- [TO BE DONE] Reproduce the material below word for word, keeping every line, character, and indentation unchanged.

- [DATA FOR THIS TASK]
::::

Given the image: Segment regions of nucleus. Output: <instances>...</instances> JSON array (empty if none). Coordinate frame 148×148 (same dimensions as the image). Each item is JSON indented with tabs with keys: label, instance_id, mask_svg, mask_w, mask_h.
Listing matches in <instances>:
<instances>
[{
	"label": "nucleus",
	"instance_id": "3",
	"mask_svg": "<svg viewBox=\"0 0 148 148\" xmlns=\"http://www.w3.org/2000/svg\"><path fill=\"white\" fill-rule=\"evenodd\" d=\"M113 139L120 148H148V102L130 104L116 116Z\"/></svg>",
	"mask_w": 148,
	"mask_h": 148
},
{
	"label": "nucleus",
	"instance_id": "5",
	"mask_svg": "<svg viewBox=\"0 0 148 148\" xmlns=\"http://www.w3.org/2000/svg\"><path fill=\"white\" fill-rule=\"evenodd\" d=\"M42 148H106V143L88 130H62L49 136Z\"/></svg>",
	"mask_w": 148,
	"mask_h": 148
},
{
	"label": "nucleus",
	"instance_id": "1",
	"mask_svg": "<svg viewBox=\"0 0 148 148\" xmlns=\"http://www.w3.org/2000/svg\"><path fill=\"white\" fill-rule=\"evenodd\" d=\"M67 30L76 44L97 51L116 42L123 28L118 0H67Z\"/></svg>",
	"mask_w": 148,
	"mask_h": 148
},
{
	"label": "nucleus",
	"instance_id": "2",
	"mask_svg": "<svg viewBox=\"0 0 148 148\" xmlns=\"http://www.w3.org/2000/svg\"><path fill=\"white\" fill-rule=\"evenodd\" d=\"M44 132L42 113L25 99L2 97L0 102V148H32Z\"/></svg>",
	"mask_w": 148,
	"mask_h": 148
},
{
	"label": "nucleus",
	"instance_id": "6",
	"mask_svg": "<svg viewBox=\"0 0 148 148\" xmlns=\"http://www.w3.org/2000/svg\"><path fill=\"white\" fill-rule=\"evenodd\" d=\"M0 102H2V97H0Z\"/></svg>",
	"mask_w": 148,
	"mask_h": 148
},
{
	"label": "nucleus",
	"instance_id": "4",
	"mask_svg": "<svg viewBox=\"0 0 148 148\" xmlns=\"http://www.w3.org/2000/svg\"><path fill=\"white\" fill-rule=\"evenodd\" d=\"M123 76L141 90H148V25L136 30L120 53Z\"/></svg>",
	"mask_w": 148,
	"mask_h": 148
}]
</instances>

::::

- [ANSWER TO THIS PROBLEM]
Given the image: Segment regions of nucleus. Output: <instances>...</instances> JSON array (empty if none). Coordinate frame 148×148 (same dimensions as the image). Each item is JSON indented with tabs with keys: label, instance_id, mask_svg, mask_w, mask_h.
Listing matches in <instances>:
<instances>
[{
	"label": "nucleus",
	"instance_id": "3",
	"mask_svg": "<svg viewBox=\"0 0 148 148\" xmlns=\"http://www.w3.org/2000/svg\"><path fill=\"white\" fill-rule=\"evenodd\" d=\"M113 139L120 148H148V102L130 104L116 116Z\"/></svg>",
	"mask_w": 148,
	"mask_h": 148
},
{
	"label": "nucleus",
	"instance_id": "5",
	"mask_svg": "<svg viewBox=\"0 0 148 148\" xmlns=\"http://www.w3.org/2000/svg\"><path fill=\"white\" fill-rule=\"evenodd\" d=\"M42 148H106V143L88 130H62L49 136Z\"/></svg>",
	"mask_w": 148,
	"mask_h": 148
},
{
	"label": "nucleus",
	"instance_id": "1",
	"mask_svg": "<svg viewBox=\"0 0 148 148\" xmlns=\"http://www.w3.org/2000/svg\"><path fill=\"white\" fill-rule=\"evenodd\" d=\"M67 30L76 44L97 51L116 42L123 28L118 0H67Z\"/></svg>",
	"mask_w": 148,
	"mask_h": 148
},
{
	"label": "nucleus",
	"instance_id": "2",
	"mask_svg": "<svg viewBox=\"0 0 148 148\" xmlns=\"http://www.w3.org/2000/svg\"><path fill=\"white\" fill-rule=\"evenodd\" d=\"M44 132L42 113L25 99L2 97L0 102V148H32Z\"/></svg>",
	"mask_w": 148,
	"mask_h": 148
},
{
	"label": "nucleus",
	"instance_id": "6",
	"mask_svg": "<svg viewBox=\"0 0 148 148\" xmlns=\"http://www.w3.org/2000/svg\"><path fill=\"white\" fill-rule=\"evenodd\" d=\"M0 102H2V97H0Z\"/></svg>",
	"mask_w": 148,
	"mask_h": 148
},
{
	"label": "nucleus",
	"instance_id": "4",
	"mask_svg": "<svg viewBox=\"0 0 148 148\" xmlns=\"http://www.w3.org/2000/svg\"><path fill=\"white\" fill-rule=\"evenodd\" d=\"M123 76L141 90H148V25L136 30L120 53Z\"/></svg>",
	"mask_w": 148,
	"mask_h": 148
}]
</instances>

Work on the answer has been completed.